A Message from Paul Leaman, Head of School

Paul Leaman, head of school, records our first mini-chapel on March 23, right before schools were closed for the rest of the academic year. See https://www.youtube.com/watch?v=75GCz1438ek&t=1s
Paul Leaman, head of school, records our first mini-chapel on March 23, right before schools were closed for the rest of the academic year. See https://www.youtube.com/watch?v=75GCz1438ek&t=1s

The following message was printed in the April issue of Pathways, the publication of Virginia Mennonite Conference; EMS is affiliated with VMC. Paul’s recorded mini chapel and others in the series can be seen here.

A Message from Paul Leaman, Head of School

In February, when Virginia Conference requested our content for this issue, we had no idea that we would be in the midst of an extended school closure when the copy was due.

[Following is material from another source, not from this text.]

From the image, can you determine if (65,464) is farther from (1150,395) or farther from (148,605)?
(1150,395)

As I write on March 20, we are adjusting to the biggest transition I have experienced in my 30+ years as an educator and school administrator. The change is calling on all of us to bear with one another in ways we never imagined.

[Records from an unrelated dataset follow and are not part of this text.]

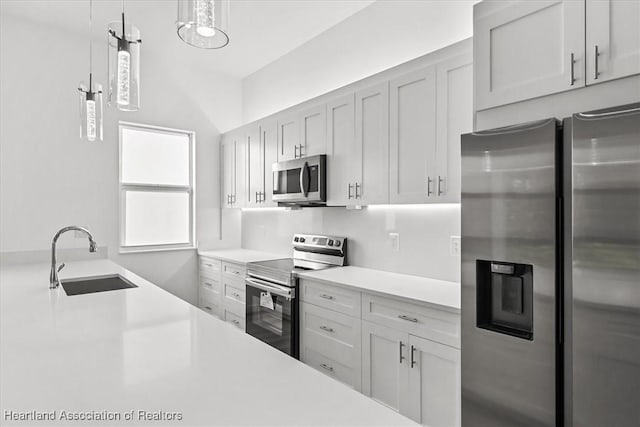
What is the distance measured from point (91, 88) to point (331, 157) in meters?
1.71

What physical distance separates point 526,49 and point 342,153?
153 cm

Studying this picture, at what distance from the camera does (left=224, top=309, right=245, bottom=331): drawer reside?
374cm

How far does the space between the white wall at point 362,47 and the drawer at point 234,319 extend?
234 centimetres

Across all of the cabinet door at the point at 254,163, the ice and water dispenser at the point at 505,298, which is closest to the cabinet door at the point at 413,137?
the ice and water dispenser at the point at 505,298

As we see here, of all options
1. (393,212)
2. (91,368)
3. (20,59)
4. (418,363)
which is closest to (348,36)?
(393,212)

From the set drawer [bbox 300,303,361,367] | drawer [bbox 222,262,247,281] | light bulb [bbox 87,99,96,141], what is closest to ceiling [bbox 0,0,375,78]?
light bulb [bbox 87,99,96,141]

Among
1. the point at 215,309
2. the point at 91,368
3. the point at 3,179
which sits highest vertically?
the point at 3,179

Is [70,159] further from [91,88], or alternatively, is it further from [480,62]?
[480,62]

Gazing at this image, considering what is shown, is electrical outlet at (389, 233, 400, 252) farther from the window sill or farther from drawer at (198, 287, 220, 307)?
the window sill

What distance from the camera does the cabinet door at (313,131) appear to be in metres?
3.18

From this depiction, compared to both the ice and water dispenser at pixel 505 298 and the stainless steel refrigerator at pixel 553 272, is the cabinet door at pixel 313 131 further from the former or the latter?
the ice and water dispenser at pixel 505 298

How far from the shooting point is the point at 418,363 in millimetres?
2117

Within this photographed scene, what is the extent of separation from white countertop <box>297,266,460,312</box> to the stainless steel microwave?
2.09 feet

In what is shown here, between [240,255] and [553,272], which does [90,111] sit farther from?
[553,272]
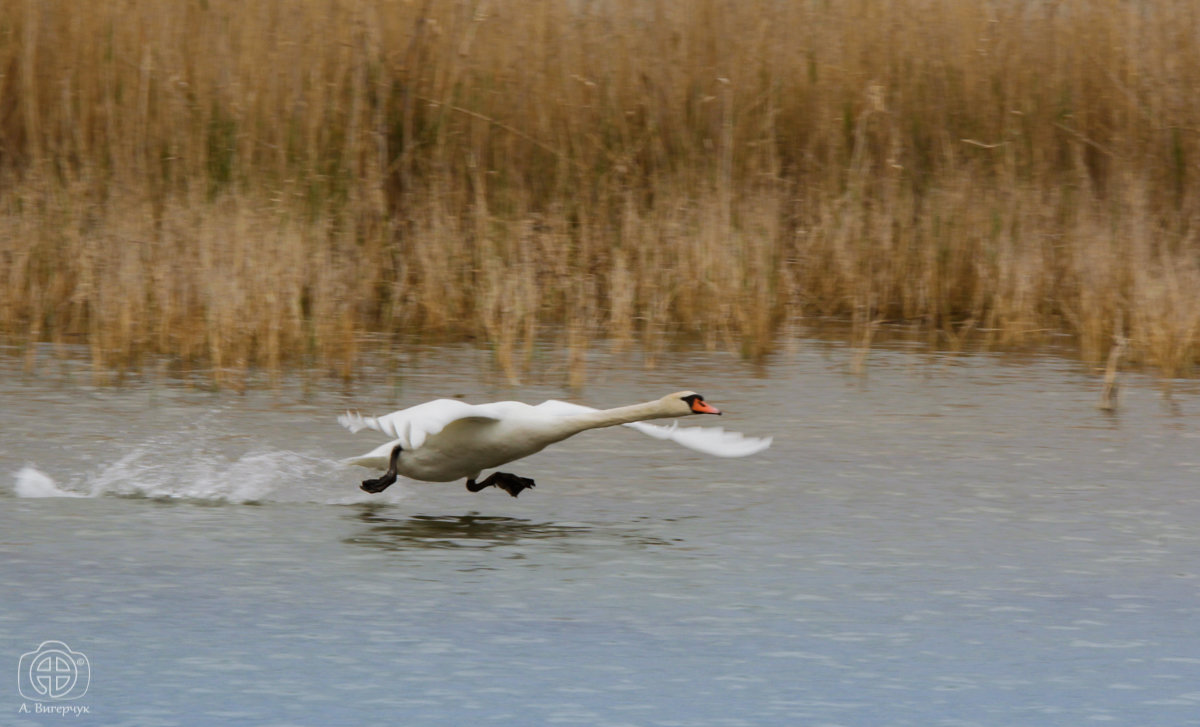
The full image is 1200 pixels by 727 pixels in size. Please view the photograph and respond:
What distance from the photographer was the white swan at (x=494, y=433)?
6047mm

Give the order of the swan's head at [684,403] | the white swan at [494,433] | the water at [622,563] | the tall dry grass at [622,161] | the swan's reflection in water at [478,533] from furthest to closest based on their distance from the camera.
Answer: the tall dry grass at [622,161], the swan's head at [684,403], the white swan at [494,433], the swan's reflection in water at [478,533], the water at [622,563]

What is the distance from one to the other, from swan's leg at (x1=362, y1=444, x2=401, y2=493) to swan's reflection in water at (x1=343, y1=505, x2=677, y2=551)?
10 cm

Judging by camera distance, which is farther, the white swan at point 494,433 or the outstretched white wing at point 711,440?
the outstretched white wing at point 711,440

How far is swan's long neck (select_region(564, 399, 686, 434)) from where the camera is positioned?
606 cm

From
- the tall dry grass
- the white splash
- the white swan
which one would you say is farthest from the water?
the tall dry grass

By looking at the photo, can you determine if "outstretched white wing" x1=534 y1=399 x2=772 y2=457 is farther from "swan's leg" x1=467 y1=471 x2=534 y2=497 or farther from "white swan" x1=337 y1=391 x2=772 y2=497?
"swan's leg" x1=467 y1=471 x2=534 y2=497

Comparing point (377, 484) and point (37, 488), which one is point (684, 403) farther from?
point (37, 488)

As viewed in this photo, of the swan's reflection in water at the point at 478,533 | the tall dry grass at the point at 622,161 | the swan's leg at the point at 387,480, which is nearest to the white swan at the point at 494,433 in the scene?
the swan's leg at the point at 387,480

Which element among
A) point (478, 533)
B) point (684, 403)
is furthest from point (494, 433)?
point (684, 403)

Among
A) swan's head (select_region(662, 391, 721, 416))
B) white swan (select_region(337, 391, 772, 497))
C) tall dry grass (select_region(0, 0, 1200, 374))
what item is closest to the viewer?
white swan (select_region(337, 391, 772, 497))

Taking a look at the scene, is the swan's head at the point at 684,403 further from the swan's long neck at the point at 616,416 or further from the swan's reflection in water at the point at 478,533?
the swan's reflection in water at the point at 478,533

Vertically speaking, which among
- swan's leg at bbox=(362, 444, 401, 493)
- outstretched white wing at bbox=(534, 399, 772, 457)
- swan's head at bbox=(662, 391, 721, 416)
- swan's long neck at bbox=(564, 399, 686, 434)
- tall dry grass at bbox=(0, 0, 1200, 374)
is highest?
tall dry grass at bbox=(0, 0, 1200, 374)

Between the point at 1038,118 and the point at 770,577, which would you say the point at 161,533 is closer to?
the point at 770,577

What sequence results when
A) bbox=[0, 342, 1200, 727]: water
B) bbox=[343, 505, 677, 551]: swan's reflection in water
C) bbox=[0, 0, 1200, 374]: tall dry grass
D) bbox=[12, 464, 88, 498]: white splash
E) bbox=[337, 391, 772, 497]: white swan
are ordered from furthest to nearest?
1. bbox=[0, 0, 1200, 374]: tall dry grass
2. bbox=[12, 464, 88, 498]: white splash
3. bbox=[337, 391, 772, 497]: white swan
4. bbox=[343, 505, 677, 551]: swan's reflection in water
5. bbox=[0, 342, 1200, 727]: water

Our teachers — like educators across the region and country — have risen to the unprecedented challenge of teaching from a distance. Our students are showing resilience and positivity, even as they grieve lost time with friends, athletic competition, performances, and milestones.

I believe our resilience as a community now — in a time of crisis — comes, in part, because we are intentional about building relationships in “normal” times. We encourage students, teachers and staff to listen to each other, not just to hear, but to develop empathy and understanding.

In Curt Stutzman’s Bible 10: Sermon on the Mount class, for example, students choose a topic that is divisive, particularly in the church. They research the topic and interview people on opposite sides of the argument, trying to understand why each thinks and believes as they do.

“They present what they hear, and we talk about the issue,” says Mr. Stutzman. “I see students become able to disagree with each other in a respectful manner, and still maintain their convictions, while gaining new insight and understanding.”

With grace for each other in this time of unknowns and communication challenges, God is with us. We feel God’s presence in nature, in connections made virtually, in the hope in our hearts, and in songs we sing.

I invite you to listen to music by our Touring Choir to uplift your spirit at this time, explore additional resources, and see some of the things happening in our community during the closure. Find a link to “resources” on our website. [Note: You will want to read about and listen to the EMS virtual choir singing “Don’t Be Afraid,” which has blessed more than 30,000 listeners.]

In these days and always, EMS aspires to reflect Christ’s light as a learning community where every student belongs, thrives and lives God’s call. We remain committed to that vision and join with the broader community in prayer for people of all ages and places as we’re reminded more than ever of our reliance on God’s grace.